Gretel GLiNER Bi-Small v1.0

Property	Value
License	Apache 2.0
Language	English
Task	Token Classification
F1 Score	0.94

What is gretel-gliner-bi-small-v1.0?

Gretel GLiNER Bi-Small v1.0 is a specialized fine-tuned model designed for detecting Personally Identifiable Information (PII) and Protected Health Information (PHI) in text documents. Based on the GLiNER architecture, this model has been specifically trained on the gretelai/gretel-pii-masking-en-v1 dataset to achieve high accuracy in identifying sensitive information across various document types.

Implementation Details

The model implements a sophisticated token classification architecture, achieving impressive metrics with 0.89 accuracy, 0.98 precision, and 0.91 recall. It's designed to process text and identify over 40 different types of sensitive information entities, making it particularly valuable for privacy-focused applications.

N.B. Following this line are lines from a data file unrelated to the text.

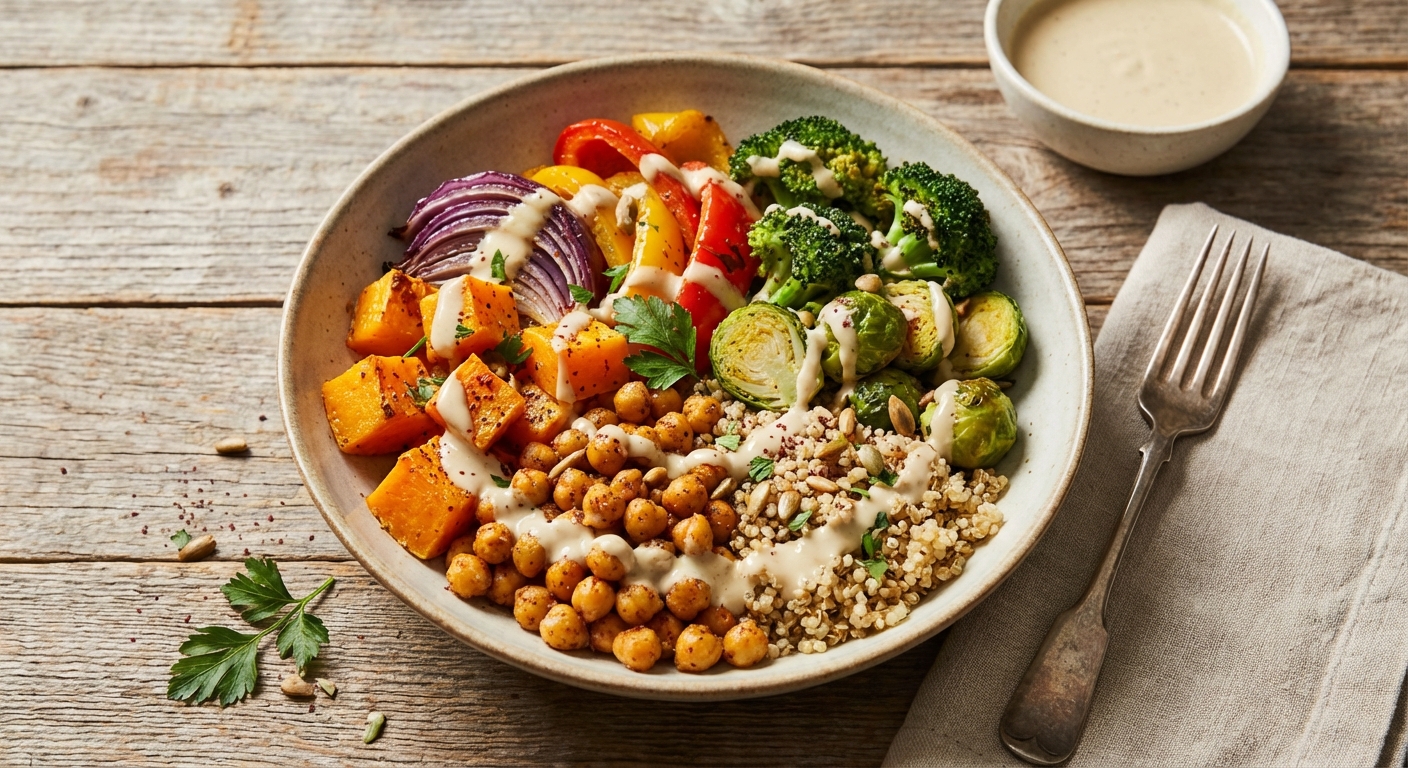Chickpea & Roasted Vegetable Bowl with Tahini-Lemon Dressing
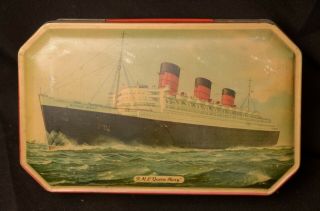 Vintage Bensons English Candies Rms Queen Mary Tin Box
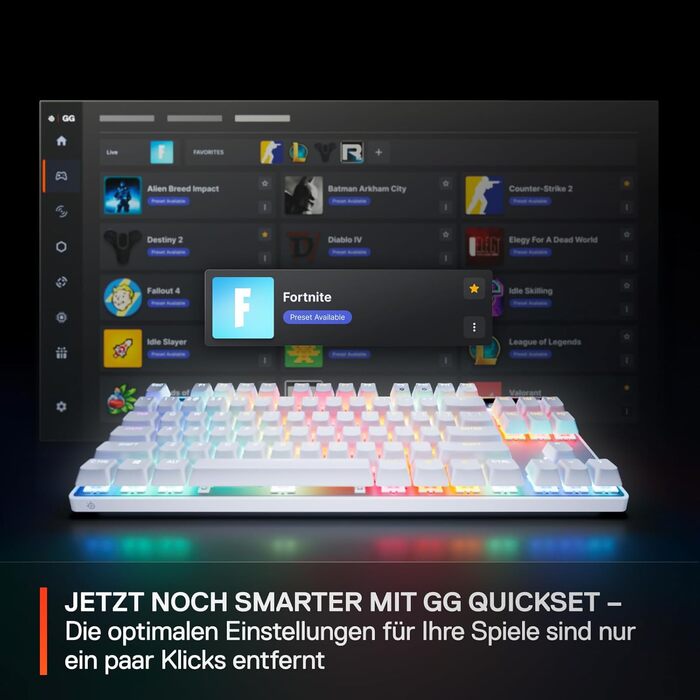 Клавіатура SteelSeries Apex Pro TKL Gen 3 для геймінгу з перемикачами Hall Effect та OmniPoint 3.0 - регульована чутливість, пресети для ігор, захист від зносу, німецька QWERTZ (Nordisch QWERTY), бездротова, біла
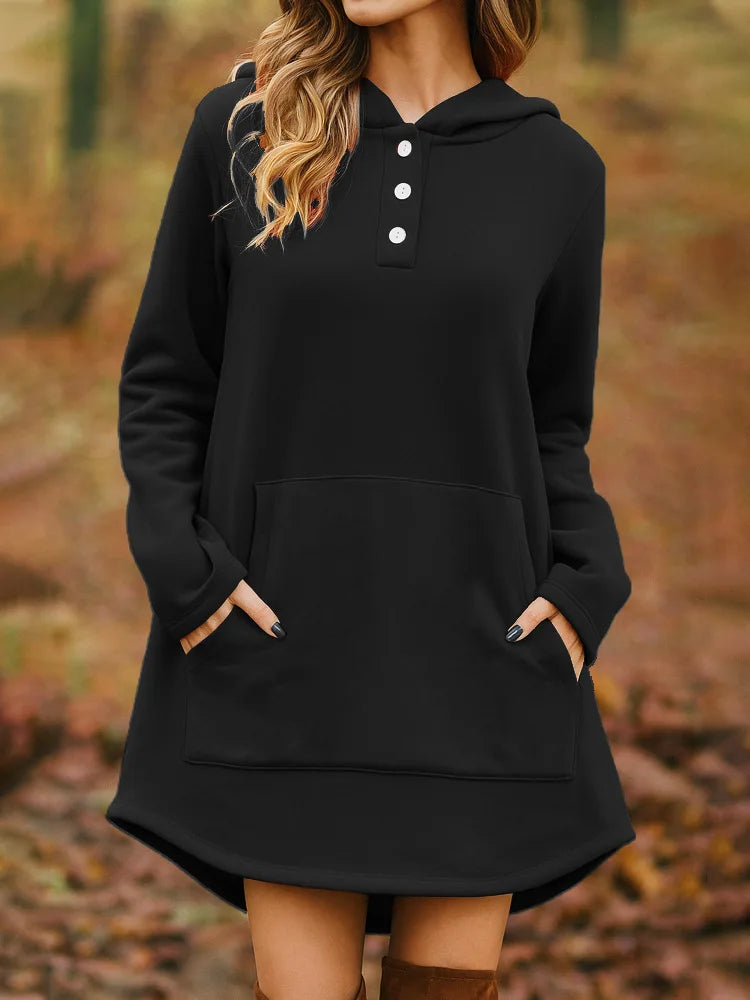 Ingvn - European American Autumn Winter New Style Women Casual Loose Fashion Solid Color Long Sleeve Pocket Pullover Hooded Sweatshirt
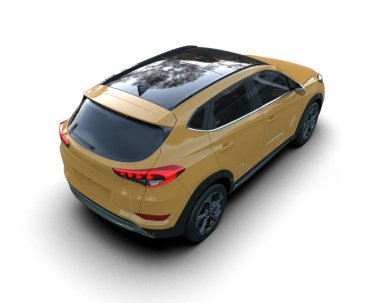 modern SUv beyaz arkaplanda izole edildi. 3d görüntüleme - illüstrasyon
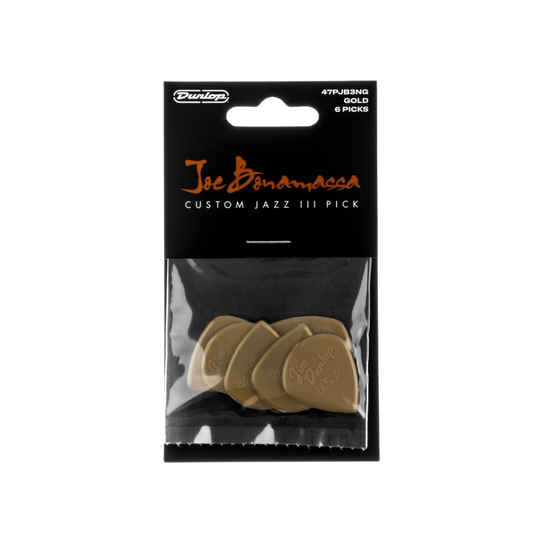 Dunlop Guitar Pick BONAMASSA Jazz III GOLD (6 PK) 47PJB3NG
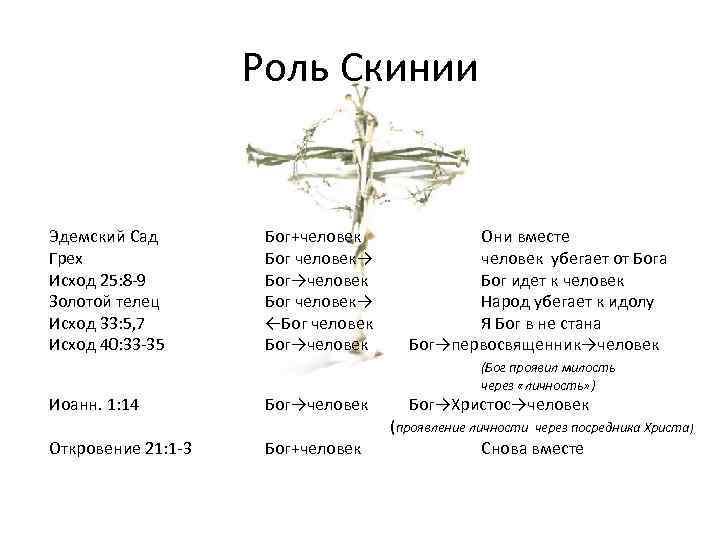 Роль Скинии Эдемский Сад Грех Исход 25: 8 -9 Золотой телец Исход 33: 5,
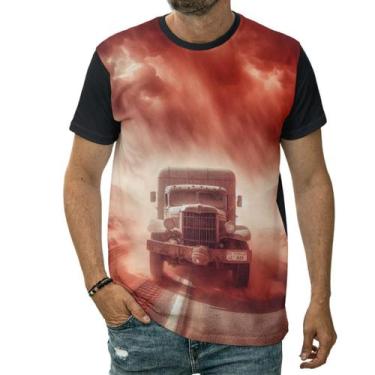 Imagem de Camiseta Carro Antigo Na Estrada Sob Cortina De Fumaça Areia - Darkwoo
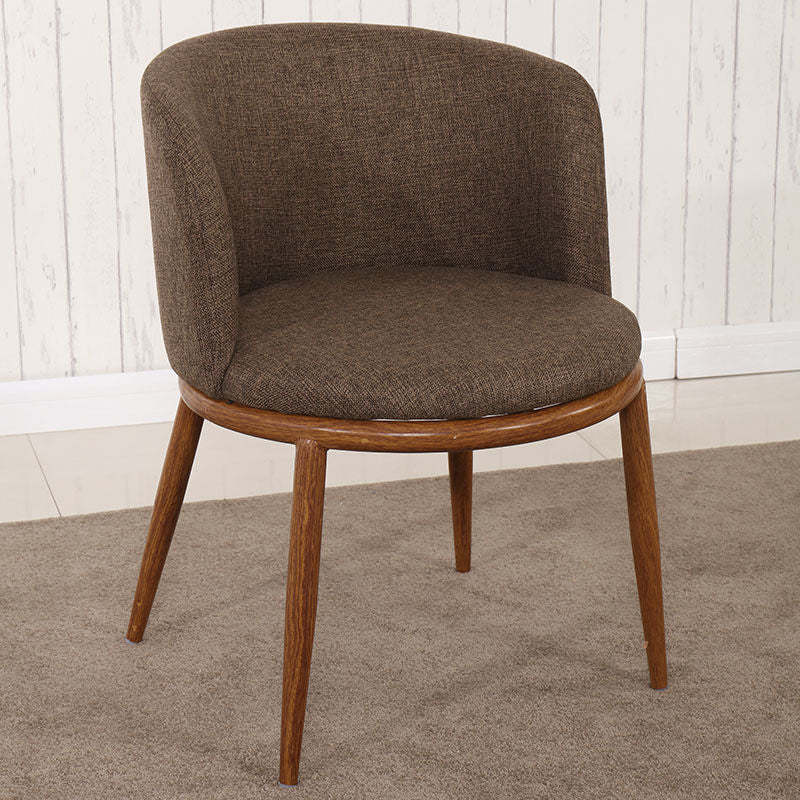 Scandinavian Curved Iron Wood Dining Chair — Green
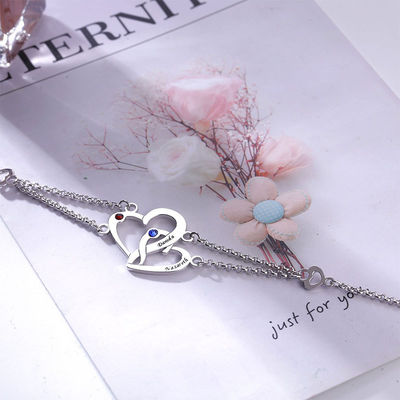 0.29x0.23cm 0.04lb สร้อยข้อมือเงินแบบกำหนดเอง Unisex S925 สร้อยข้อมือหัวใจคู่
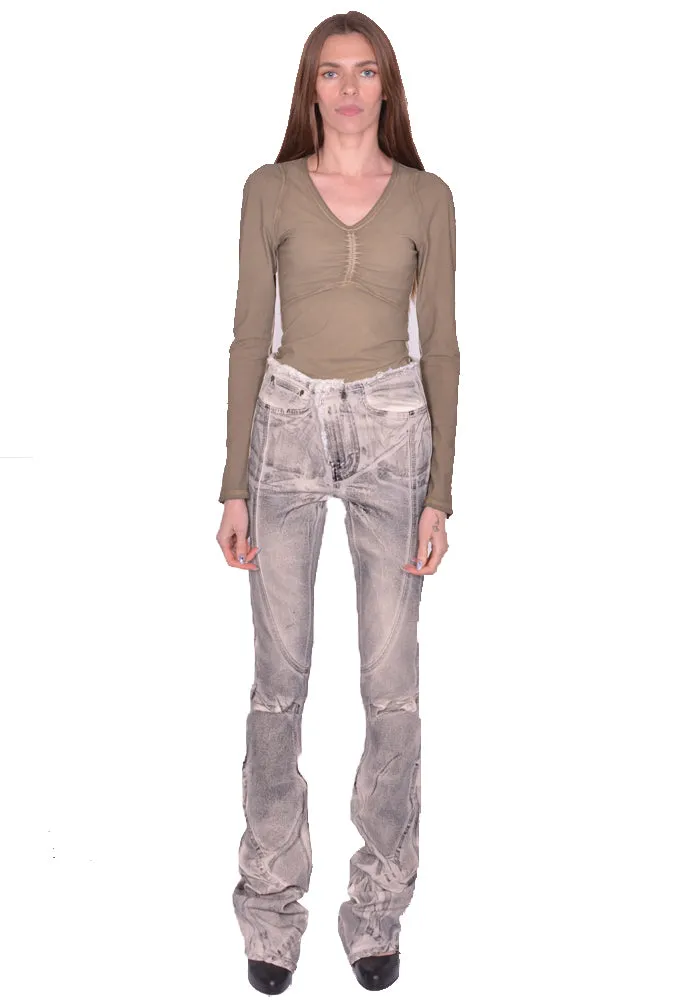 OTTOLINGER 1170804921 RAW-EDGE DRAPE DENIM PANTS CREAM/BLACK (NEW SEASON SS25)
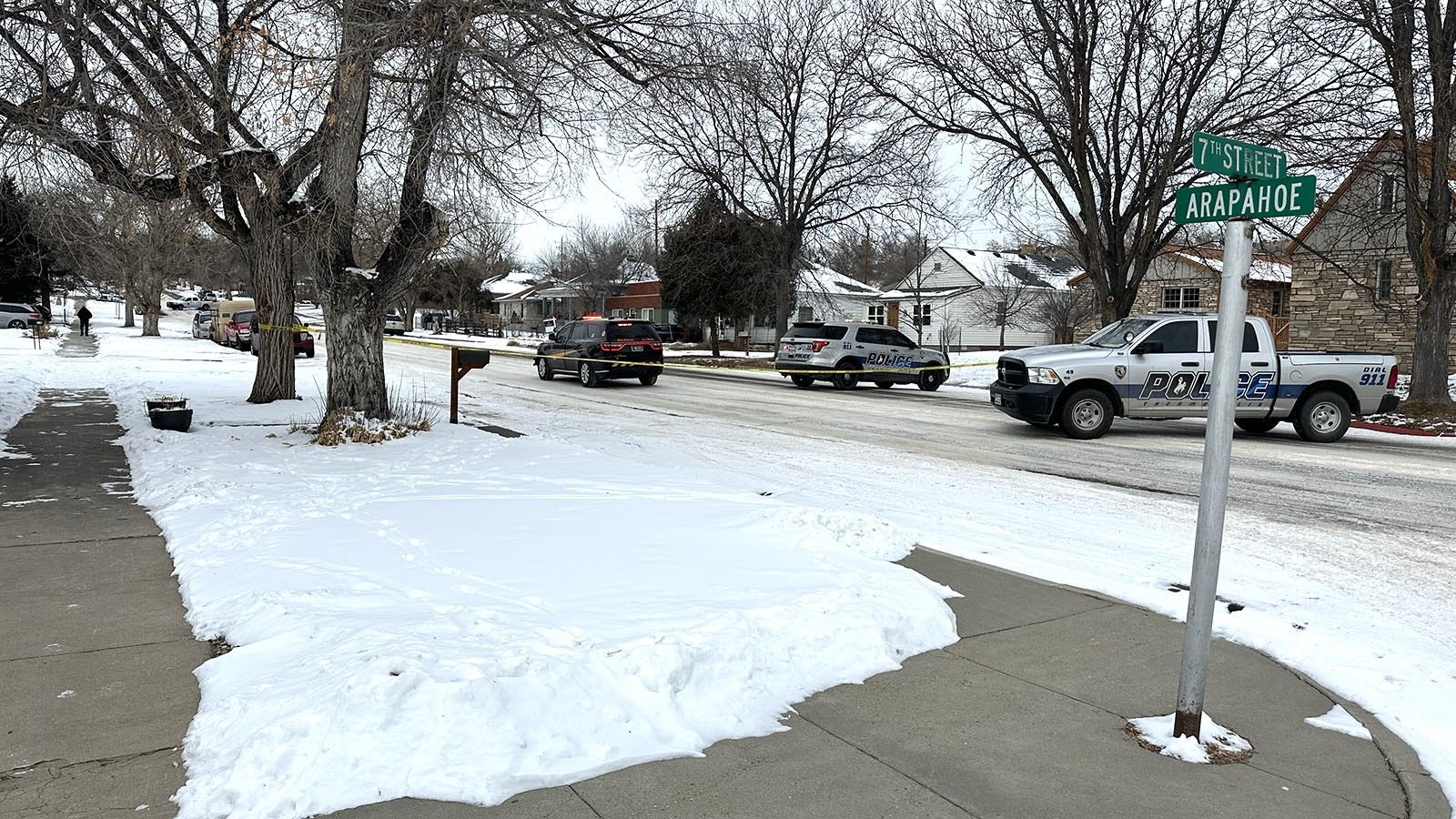 A pedestrian was killed when she was hit by a vehicle Friday morning, Jan. 24, 2025, in front of St. Francis Catholic Church on Arapahoe Street in Thermopolis.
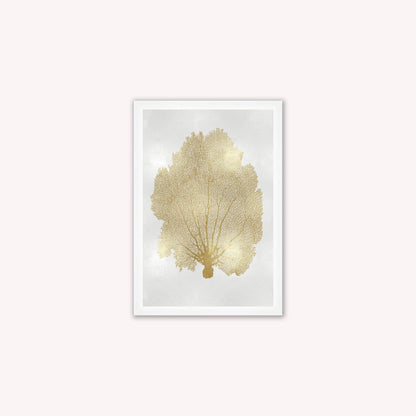 Luxury Velvet Art Print - Gold Leaf on Cream 1 Framed Wall Art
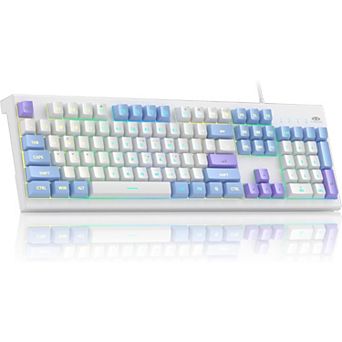 Creamy Keyboards,K2 Classic Keyboard Wired RGB Backlit 104 Keys Waterproof Ergonomic Keyboard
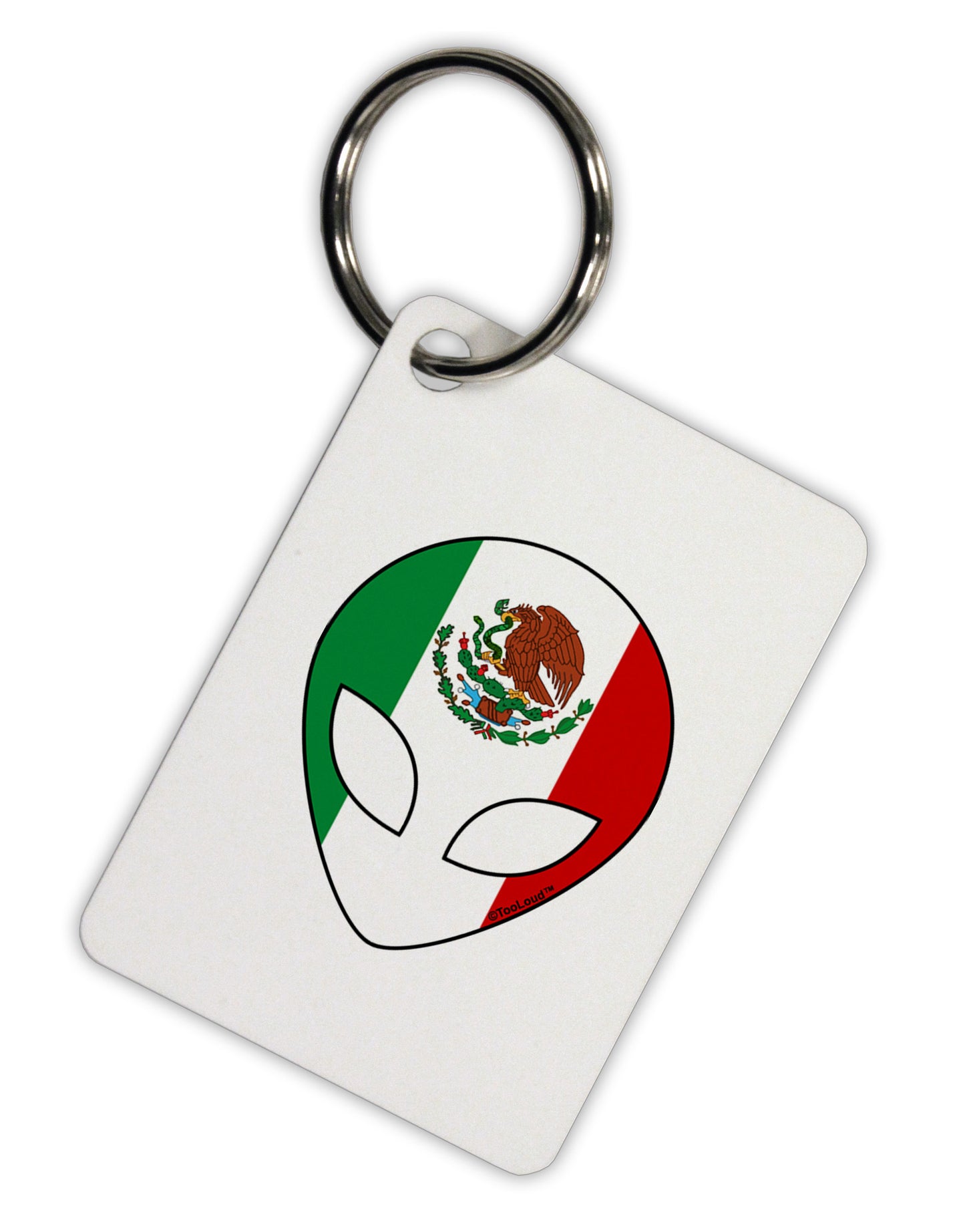 Mexican Flag Extraterrestrial Aluminum Keyring Tag by TooLoud-Keyring-TooLoud-White-Davson Sales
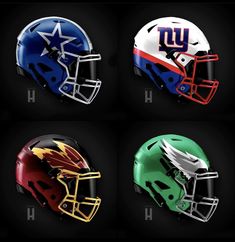 four football helmets with different colors on them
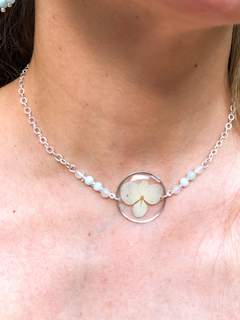 Choker Hortensia (banho prata) - comprar online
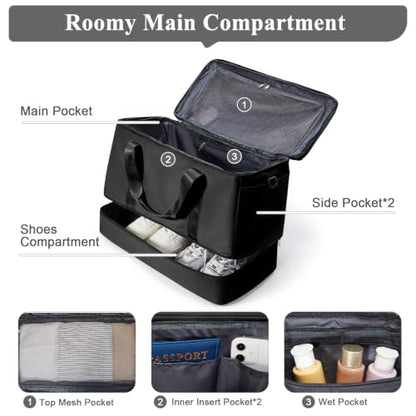 Travel Duffle Bag with Shoe Compartment, Overnight Weekender Bags for Women - color: Black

Fine-tuned on synthetic document snippets containing PII/PHI entities
Implements advanced entity recognition capabilities
Supports confidence threshold adjustment for predictions
Optimized for privacy compliance use cases

Core Capabilities

Detection of personal identifiers including names, addresses, and contact information
Recognition of medical record numbers and health-related information
Identification of financial data such as credit card numbers and routing information
Processing of government-issued identifiers and official documents
Support for both structured and unstructured text analysis

Frequently Asked Questions

Q: What makes this model unique?

This model stands out for its specialized focus on privacy-sensitive information detection, achieving high precision (0.98) while maintaining strong recall (0.91). It's specifically optimized for privacy compliance scenarios and supports a wide range of entity types.

Q: What are the recommended use cases?

The model is ideal for healthcare organizations requiring HIPAA compliance, financial institutions processing sensitive data, legal firms handling confidential documents, and any organization needing to ensure GDPR compliance through accurate PII detection and redaction.